Archived update from Cigarettes & Coffee, run by Greg Mariotti & CJ Wallis from 1999-2005

Emily Watson talked Project X4 to the weekly magazine, The Georgia Straight, about Project X4 while promoting Altman's Gosford Park (Thanks Owen!):
Watson did say yes to Paul Thomas Anderson, the Magnolia and Boogie Nights director, when he was looking for a lead female for his first comedy, Punch Drunk Knuckle Love. The film's male lead: none other than Adam Sandler.
"I had the best time," she says, "and Adam is amazing. Paul pulls down something very different from what he has done before and so does Adam, and I guess so do I. I'll admit we're a strange threesome, but it was a happy meeting."
Musician Nick Cave (Nick Cave & the Bad Seeds) had this to say about Magnolia in a recent interview in the 2001 Winter issue of Mojo. (Thanks Ryan!)

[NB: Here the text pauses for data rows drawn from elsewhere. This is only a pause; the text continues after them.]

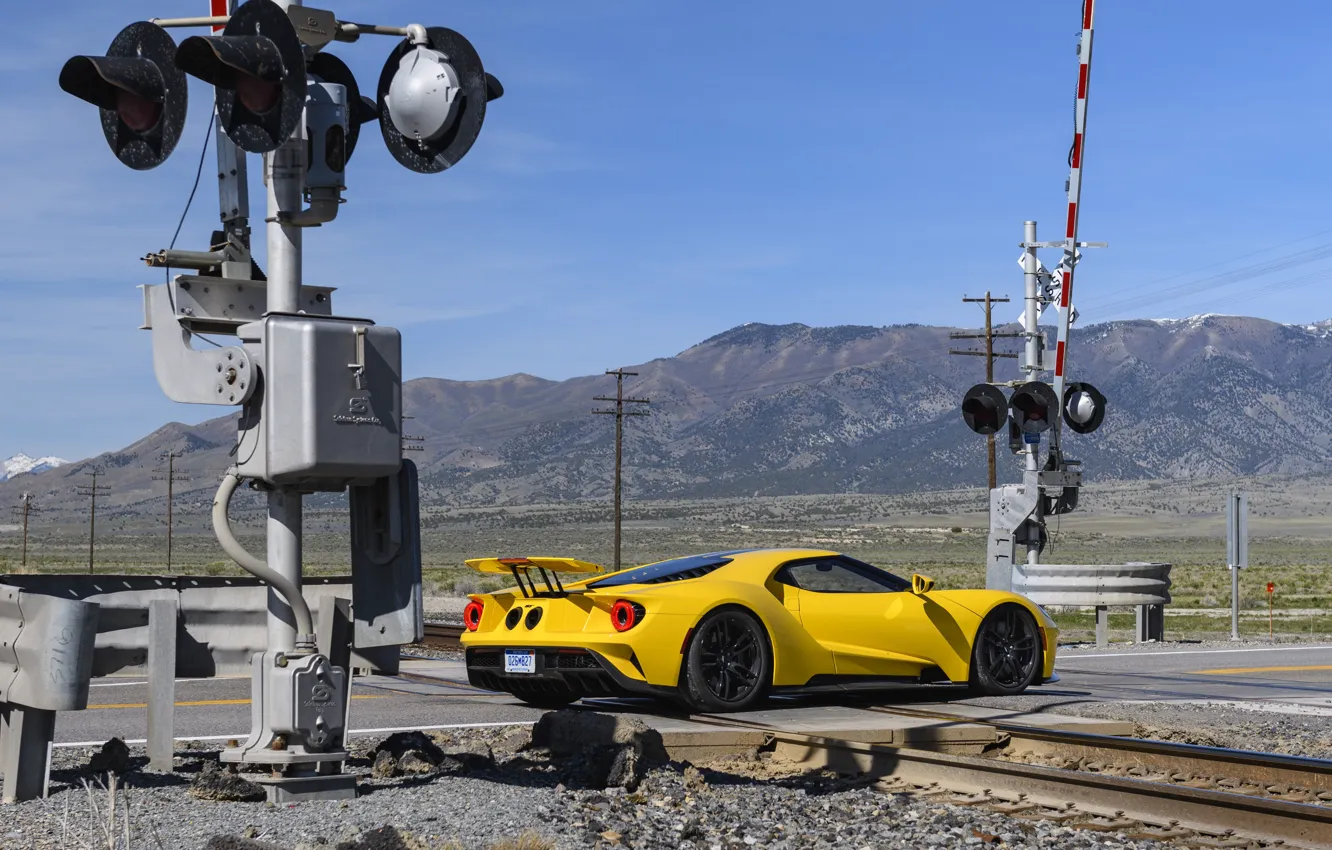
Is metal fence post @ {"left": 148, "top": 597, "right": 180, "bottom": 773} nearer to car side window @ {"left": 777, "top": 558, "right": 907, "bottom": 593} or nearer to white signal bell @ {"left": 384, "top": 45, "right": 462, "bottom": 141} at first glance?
white signal bell @ {"left": 384, "top": 45, "right": 462, "bottom": 141}

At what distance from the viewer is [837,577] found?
11.7 meters

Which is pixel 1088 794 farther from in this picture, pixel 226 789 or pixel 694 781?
→ pixel 226 789

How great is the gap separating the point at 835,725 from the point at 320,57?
16.7 feet

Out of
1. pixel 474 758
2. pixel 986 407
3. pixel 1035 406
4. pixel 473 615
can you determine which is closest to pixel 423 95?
pixel 474 758

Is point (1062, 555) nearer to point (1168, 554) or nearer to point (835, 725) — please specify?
point (1168, 554)

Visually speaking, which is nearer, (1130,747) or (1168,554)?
(1130,747)

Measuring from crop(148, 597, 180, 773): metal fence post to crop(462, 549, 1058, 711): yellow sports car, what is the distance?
2.54 metres

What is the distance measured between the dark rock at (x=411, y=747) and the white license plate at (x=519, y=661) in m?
2.43

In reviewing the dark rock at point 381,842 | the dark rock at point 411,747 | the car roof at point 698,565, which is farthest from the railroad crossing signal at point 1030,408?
the dark rock at point 381,842

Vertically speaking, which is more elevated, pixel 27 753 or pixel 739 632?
pixel 739 632

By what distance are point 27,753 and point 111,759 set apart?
923 millimetres

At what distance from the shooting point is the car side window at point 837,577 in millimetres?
11450

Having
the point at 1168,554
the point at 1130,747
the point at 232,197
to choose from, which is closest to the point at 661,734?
the point at 1130,747

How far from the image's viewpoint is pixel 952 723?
32.4 ft
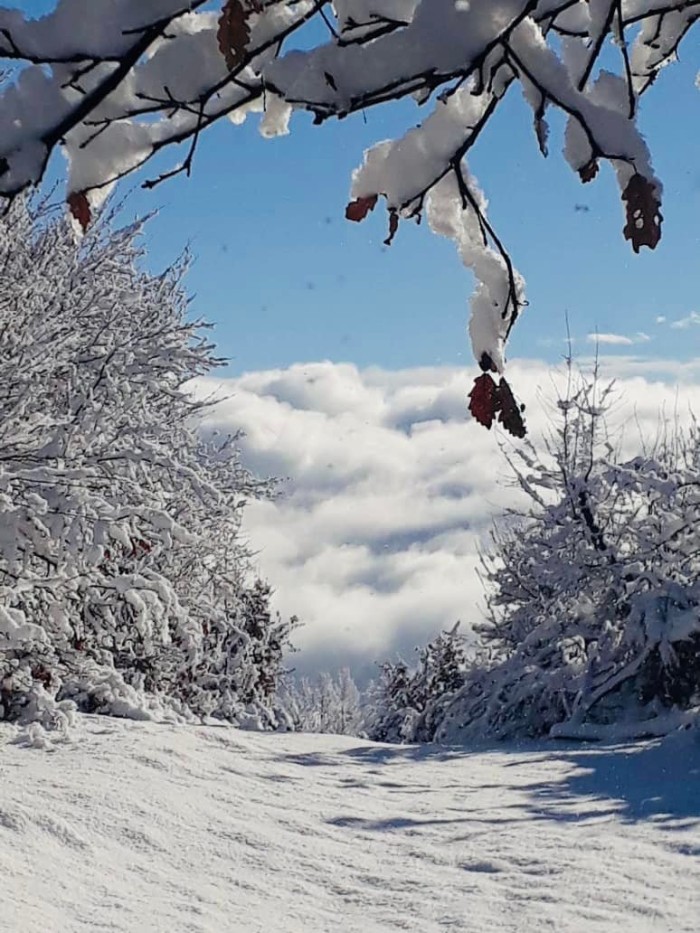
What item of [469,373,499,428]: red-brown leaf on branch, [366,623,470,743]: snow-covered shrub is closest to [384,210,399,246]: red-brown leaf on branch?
[469,373,499,428]: red-brown leaf on branch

He doesn't find that much to admire about recent movies - especially the Coen brothers - though he did like Michael Mann's Heat and The Informer, and thoroughly enjoyed Paul Anderson's Magnolia. "I love the way that it descends into misery," he says. "There's a section in the middle which goes on for ages, where everyone's just in agony, sitting there crying. You don't often get that from Hollywood: lengthy periods of sorrow just aren't welcome, you have a cry for two seconds and then everybody's happy again. And I liked the shower of frogs: to me it was like an apocalypse, God yawning at everyone's stupidity, and sending down a plague."
In case you missed it, the Boogie Nights DVD was listed among Entertainment Weekly's Essential DVDs of the Century. Here's their comments:
Boogie Nights (1997) (New Line, R, $29.95) Leave it to the leader of a ''funky bunch'' to star in a porn flick. Or rather, a flick about porn. But Mark Wahlberg proved to be the perfect choice to play Dirk Diggler, the well-endowed star of Paul Thomas Anderson's ode to the adult-film industry. And while size may indeed matter, it was Anderson's deft attention to detail that made ''Boogie Nights'' the defining cinematic look back at the glitzy, glamorous (and grimy) late '70s.